The Forex (Foreign Exchange) markets attract many would-be-traders to
the markets each day looking for an easy profit. Before a new trader
begins trading, they would be wise to familiarise themselves with how
the markets operate and the terminology that is involved even if the
intention is to use a Forex robot or software this will give you an
immediate advantage.
In
order to educate and adopt the correct frame of mind that is required
to make a success of the $3 trillion daily trades, one must accept that a
certain level of basic Forex trading understanding is required.
First
of all, understand that even though many professionals make either
themselves or their employer's massive profits, Forex trading is not
easy, even though the countless advertisements on websites claim the
opposite. Forex products found on the Internet often involve
set-and-forget software that trades on the users behalf. The fact of the
matter is that they do offer buy and sell signals but learning the
basics of Forex trading before using these pieces of software will help
you understand how and why they are telling you to buy or sell at a
particular price.
A good place to start learning the basics is in
the terminology used to trade. What does liquidity mean? How about pips,
cable or volatility? There are hundreds of terms that are used in
currency markets around the world. Some have the same meaning; others
are only used in local markets. A simple search engine query will be
enough to familiarize a potential trader with the most common Forex
terms so that they do not get lost as soon as trading starts for real.

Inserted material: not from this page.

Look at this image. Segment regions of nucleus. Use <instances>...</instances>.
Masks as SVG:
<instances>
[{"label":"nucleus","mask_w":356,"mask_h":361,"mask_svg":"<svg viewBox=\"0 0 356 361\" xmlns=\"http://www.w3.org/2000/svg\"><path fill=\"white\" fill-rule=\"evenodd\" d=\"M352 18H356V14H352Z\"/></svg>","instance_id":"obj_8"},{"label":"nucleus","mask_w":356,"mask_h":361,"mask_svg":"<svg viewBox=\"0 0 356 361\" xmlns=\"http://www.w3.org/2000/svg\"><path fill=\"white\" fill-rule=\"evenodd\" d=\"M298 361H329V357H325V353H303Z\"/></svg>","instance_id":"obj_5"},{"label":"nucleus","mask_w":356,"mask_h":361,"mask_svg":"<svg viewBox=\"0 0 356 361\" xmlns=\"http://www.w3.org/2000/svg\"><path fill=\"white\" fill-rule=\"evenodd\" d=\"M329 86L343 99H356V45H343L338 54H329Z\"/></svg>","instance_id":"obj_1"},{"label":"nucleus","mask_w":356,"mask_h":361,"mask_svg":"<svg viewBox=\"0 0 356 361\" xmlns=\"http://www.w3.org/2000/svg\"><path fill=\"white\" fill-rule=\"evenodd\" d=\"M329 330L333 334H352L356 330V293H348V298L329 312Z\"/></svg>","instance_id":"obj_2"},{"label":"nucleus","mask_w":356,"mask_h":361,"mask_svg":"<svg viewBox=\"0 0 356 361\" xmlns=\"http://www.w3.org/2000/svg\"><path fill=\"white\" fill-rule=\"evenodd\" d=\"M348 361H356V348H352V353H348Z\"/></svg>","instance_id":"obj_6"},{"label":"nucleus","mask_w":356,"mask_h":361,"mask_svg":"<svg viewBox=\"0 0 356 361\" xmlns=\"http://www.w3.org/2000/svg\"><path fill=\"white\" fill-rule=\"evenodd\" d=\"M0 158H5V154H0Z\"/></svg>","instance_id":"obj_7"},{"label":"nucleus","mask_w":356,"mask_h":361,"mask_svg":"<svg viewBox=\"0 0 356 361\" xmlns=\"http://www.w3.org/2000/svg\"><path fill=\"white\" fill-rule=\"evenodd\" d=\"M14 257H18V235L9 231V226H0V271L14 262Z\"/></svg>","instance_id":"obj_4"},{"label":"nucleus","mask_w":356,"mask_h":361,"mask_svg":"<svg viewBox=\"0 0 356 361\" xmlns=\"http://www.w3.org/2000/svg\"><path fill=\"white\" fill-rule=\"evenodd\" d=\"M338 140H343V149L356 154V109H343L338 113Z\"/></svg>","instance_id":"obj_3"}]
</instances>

If trading Forex for any length of time is intended to yield long term
results, then it is worth investing in some of the many excellent
paperback books available in stores worldwide. In general the quality of
the content is higher than that found on the Internet and the authors
are usually well respected Forex traders themselves rather than
part-time bedroom traders that have copied other information. As the
well known phrase goes "Do not be afraid to invest in yourself". This
advice when related to Forex trading will likely pay off dividends.
Once
a trader is confident enough with the linguistics, their system,
trading style and their skills in reading news items then the next step
is to trade in real time using a broker. A practice account is
recommended to use to trade with first even if using a Forex robot or
software. Remember there is no rush and trading must not be rushed. If
one tries to cut corners, the likelihood is that they will be worse off
financially than before. Any broker worth their salt will offer a
practice account with pretend money to practice trading. If this is not
the case then move to another broker.
A practice account will give
real time trading experience without the need to risk real capital and
is a good indication of whether a particular trading strategy works or
not. Did the news item result in a predicted rise or drop in price of a
currency pair? If it did then that is a good start, the road to
profitable Forex trading beckons. Did the price move in the other
direction? That's not a problem; it was only virtual capital in a
practice account and only time, no money, has been lost. Time can now be
spent tweaking or the Forex robot settings until they become
profitable.
The Forex markets are very complicated and fast moving
markets with the largest liquidity of any market in the world. Novices
with little experience need to be careful initially until they become
more familiar with what they are doing to build confidence in their
strategies or software. However, currency trading can also be a very
lucrative opportunity and if mastered rewards well.